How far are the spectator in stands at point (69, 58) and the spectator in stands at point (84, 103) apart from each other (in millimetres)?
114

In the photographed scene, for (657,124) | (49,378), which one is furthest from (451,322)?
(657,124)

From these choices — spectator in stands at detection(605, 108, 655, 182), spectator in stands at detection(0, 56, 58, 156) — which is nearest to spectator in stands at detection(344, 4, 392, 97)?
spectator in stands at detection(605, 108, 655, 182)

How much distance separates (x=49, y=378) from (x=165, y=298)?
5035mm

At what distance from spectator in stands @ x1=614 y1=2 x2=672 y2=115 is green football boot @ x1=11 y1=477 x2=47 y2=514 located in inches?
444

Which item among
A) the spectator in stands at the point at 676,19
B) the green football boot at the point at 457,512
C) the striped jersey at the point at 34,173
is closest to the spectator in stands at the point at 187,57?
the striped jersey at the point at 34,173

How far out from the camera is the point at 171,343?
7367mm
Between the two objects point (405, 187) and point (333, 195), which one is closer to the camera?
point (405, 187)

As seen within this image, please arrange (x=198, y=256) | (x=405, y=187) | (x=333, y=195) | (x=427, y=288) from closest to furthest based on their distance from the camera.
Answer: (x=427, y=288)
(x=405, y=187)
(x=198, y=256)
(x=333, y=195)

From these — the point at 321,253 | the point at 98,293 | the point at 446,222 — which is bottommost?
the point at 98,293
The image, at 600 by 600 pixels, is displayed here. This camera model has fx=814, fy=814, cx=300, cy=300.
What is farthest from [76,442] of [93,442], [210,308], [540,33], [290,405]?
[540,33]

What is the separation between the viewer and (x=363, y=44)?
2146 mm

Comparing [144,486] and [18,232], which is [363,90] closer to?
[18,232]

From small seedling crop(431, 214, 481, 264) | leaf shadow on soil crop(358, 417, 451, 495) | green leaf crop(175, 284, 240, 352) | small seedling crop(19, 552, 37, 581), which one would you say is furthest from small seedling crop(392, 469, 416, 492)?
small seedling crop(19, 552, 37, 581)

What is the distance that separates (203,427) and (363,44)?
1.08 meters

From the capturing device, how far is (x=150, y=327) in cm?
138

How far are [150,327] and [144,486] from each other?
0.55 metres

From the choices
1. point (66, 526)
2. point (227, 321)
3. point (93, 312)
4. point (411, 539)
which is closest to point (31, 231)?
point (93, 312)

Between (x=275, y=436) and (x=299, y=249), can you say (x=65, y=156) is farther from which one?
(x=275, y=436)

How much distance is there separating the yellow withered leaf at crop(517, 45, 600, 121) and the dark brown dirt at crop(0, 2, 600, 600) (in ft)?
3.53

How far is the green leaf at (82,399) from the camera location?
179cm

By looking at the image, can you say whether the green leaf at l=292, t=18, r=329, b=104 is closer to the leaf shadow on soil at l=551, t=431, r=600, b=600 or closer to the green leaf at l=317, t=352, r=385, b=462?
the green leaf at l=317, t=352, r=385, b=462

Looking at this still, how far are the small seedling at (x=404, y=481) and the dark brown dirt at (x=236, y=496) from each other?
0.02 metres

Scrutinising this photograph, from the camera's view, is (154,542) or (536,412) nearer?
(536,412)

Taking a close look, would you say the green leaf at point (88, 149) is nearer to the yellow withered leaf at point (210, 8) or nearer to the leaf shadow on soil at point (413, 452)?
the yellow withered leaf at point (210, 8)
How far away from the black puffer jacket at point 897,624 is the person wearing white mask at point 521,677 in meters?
*-*-*
What to work on |
Can you reproduce the records above word for word, from the line containing "How far is the" through the end of the records?

Exercise response |
How far is the green leaf at (82,399) from the camera location?
179cm

By looking at the image, can you say whether the green leaf at l=292, t=18, r=329, b=104 is closer to the leaf shadow on soil at l=551, t=431, r=600, b=600 or closer to the green leaf at l=317, t=352, r=385, b=462?
the green leaf at l=317, t=352, r=385, b=462

Looking at this still, how far are the small seedling at (x=404, y=481) and the dark brown dirt at (x=236, y=496) from each other?
0.02 metres

Scrutinising this photograph, from the camera's view, is (154,542) or (536,412) nearer?
(536,412)

Taking a close look, would you say the green leaf at point (88, 149) is nearer to the yellow withered leaf at point (210, 8) or nearer to the leaf shadow on soil at point (413, 452)?
the yellow withered leaf at point (210, 8)
How far away from the black puffer jacket at point 897,624 is the person wearing white mask at point 521,677 in meters?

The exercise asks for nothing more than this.